A Administração Nacional Oceânica e Atmosférica dos Estados Unidos (NOAA) emitiu um alerta de possível tempestade geomagnética. O evento deve acontecer na quarta (24) como resultado da ejeção de massa coronal ocorrida no domingo (21), fenômeno que lançou uma nuvem de plasma e campos magnéticos solares em direção à Terra.
Apesar de as previsões indicarem que a tempestade pode chegar ao nosso planeta nas primeiras horas do dia 24, o momento exato do fenômeno ainda é incerto. Segundo Tamitha Skov, física do clima espacial, isso se deve às características da tempestade.
“Provavelmente, a tempestade vai chegar atrasada devido ao ‘trânsito’ lento do vento solar & a uma tempestade adicional à frente”, escreveu ela em uma publicação no X, o antigo Twitter.
A agência classificou a possível tempestade solar como G2, categoria dos eventos moderados. Segundo informações do NOAA, auroras podem ser visíveis em regiões mais ao sul nos Estados Unidos, como Nova York.

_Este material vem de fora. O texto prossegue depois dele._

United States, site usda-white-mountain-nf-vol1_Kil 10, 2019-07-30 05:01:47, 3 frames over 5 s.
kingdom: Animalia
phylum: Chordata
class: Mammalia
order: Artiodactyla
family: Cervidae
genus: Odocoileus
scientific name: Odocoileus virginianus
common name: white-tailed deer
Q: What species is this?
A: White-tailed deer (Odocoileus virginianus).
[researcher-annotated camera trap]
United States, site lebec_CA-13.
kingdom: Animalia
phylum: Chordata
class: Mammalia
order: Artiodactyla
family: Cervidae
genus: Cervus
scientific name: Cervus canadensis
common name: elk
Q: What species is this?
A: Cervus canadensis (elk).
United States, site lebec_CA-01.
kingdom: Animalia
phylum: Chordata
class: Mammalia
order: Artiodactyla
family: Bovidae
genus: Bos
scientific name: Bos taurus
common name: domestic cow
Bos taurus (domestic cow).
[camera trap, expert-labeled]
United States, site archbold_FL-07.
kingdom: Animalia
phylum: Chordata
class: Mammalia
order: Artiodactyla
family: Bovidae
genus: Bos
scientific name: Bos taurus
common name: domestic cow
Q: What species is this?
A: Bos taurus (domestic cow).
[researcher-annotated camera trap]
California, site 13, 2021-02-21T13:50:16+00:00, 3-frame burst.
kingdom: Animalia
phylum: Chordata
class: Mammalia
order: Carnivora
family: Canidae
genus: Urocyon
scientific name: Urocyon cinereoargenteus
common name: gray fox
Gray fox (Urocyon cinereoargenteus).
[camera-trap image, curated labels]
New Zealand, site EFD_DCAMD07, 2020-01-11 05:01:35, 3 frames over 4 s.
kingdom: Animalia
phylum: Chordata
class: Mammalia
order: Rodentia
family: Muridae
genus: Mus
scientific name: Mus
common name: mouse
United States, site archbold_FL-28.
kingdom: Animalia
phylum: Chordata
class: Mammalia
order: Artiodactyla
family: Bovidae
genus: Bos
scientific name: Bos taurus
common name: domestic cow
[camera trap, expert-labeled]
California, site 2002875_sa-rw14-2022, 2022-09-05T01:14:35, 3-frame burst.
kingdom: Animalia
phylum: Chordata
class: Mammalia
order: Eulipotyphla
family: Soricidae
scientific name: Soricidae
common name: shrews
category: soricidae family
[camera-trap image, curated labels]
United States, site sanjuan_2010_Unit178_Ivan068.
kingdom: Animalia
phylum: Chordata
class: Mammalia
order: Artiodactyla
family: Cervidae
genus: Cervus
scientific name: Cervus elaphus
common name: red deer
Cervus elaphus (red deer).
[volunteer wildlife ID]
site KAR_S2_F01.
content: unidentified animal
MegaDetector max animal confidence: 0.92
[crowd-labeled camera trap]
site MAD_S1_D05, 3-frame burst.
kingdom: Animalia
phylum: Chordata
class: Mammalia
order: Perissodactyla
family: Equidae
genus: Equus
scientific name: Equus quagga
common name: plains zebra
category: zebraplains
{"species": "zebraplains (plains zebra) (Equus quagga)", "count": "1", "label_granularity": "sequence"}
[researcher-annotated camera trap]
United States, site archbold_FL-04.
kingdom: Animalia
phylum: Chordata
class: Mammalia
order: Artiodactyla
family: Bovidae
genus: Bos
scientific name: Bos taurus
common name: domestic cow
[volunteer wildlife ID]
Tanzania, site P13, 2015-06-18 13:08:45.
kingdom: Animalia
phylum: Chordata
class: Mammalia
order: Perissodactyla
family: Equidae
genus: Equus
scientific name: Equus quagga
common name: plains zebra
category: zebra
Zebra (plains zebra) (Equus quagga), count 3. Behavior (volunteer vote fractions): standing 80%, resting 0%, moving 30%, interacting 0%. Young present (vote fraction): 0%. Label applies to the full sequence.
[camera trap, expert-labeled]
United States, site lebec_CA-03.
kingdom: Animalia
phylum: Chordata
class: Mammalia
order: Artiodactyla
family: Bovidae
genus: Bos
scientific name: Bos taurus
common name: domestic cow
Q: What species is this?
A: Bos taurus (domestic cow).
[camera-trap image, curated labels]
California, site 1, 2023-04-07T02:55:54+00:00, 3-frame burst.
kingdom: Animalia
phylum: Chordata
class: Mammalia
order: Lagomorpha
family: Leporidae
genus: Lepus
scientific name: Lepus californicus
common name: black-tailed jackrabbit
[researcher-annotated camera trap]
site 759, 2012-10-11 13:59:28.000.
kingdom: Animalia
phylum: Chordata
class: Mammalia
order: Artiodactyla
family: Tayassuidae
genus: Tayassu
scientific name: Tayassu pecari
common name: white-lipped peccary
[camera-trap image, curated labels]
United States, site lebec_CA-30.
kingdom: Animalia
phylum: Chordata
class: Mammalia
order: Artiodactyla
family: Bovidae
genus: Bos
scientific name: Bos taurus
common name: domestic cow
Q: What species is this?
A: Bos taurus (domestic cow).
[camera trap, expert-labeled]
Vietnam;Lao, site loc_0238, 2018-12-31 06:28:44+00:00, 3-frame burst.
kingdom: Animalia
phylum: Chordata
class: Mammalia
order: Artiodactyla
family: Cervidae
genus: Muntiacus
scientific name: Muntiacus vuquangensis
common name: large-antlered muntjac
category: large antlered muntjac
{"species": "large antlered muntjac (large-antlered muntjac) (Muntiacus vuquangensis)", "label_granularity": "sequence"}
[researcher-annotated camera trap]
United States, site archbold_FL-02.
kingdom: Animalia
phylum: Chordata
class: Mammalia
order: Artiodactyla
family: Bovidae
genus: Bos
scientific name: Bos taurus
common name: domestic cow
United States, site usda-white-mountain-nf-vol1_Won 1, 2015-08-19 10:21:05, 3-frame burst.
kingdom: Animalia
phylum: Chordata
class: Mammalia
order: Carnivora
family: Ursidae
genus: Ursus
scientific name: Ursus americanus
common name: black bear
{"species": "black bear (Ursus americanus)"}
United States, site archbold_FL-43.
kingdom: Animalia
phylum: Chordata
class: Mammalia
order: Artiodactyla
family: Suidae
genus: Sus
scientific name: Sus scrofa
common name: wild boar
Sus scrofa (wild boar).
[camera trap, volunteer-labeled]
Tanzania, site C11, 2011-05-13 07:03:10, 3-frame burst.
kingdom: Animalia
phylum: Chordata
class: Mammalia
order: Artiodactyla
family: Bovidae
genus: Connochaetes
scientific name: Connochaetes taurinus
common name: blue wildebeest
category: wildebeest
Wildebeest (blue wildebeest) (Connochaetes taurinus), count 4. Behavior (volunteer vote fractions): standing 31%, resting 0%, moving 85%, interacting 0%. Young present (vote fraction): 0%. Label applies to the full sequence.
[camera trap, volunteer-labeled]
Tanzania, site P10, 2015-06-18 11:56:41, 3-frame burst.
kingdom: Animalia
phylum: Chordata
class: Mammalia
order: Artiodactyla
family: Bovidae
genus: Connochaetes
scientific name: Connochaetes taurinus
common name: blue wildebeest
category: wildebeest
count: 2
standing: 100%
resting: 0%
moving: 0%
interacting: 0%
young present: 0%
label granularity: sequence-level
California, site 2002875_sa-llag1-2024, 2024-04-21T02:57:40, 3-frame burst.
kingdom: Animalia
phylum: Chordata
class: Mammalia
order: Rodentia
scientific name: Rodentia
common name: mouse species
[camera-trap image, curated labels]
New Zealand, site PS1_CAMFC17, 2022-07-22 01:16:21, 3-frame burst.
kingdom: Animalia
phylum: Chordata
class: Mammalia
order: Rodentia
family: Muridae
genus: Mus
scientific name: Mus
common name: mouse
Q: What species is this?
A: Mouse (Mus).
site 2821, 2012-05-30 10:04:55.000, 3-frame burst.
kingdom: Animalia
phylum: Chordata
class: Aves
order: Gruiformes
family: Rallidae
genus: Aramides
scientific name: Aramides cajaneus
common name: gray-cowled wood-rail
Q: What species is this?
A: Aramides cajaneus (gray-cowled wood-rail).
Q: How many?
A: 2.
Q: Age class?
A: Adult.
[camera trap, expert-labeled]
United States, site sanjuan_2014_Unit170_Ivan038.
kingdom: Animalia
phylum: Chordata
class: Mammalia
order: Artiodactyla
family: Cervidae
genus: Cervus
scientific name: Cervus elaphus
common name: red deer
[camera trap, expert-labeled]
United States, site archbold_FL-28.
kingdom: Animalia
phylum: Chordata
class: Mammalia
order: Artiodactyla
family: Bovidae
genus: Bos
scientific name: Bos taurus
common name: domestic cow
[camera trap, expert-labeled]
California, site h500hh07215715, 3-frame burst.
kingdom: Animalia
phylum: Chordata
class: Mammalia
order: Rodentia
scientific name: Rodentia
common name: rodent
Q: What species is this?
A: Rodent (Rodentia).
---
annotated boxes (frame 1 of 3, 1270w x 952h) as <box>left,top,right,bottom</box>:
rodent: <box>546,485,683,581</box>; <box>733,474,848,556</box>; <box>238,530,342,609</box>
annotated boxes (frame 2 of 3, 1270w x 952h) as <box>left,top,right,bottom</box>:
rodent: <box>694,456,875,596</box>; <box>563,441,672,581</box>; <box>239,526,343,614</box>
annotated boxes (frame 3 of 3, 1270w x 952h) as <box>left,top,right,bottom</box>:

Ejeções de massa coronal como esta a caminho da Terra são grandes emissões de plasma e campos magnéticos da coroa solar. Elas podem conter bilhões de toneladas de material da coroa do Sol e viajam de 250 km/s a 3.000 km/s As CMEs mais rápidas podem alcançar a Terra em menos de 18 horas, enquanto as mais lentas demoram alguns dias.
Como as CMEs levam partículas eletricamente carregadas, elas podem causar tempestades geomagnéticas ao colidir com a magnetosfera da Terra. Nestes fenômenos, os íons se chocam com os gases atmosféricos do nosso planeta e liberam energia na forma de luz, formando auroras boreais e austrais.
Por outro lado, as partículas energéticas das CME podem causar problemas para satélites na órbita baixa da Terra. Além disso, estes eventos alteram a atmosfera terrestre, fazendo com que se aqueça e expanda. Quando algo do tipo acontece, ocorre também um aumento no arrasto que os gases atmosféricos exercem sobre satélites, desacelerando-os.
Estas mudanças atmosféricas podem levar os satélites a reentrar na atmosfera antes do planejado. Foi o que aconteceu em 2022, quando 40 satélites Starlink, da SpaceX, perderam altitude em suas órbitas após uma tempestade geomagnética, causada por uma ejeção de massa coronal do Sol.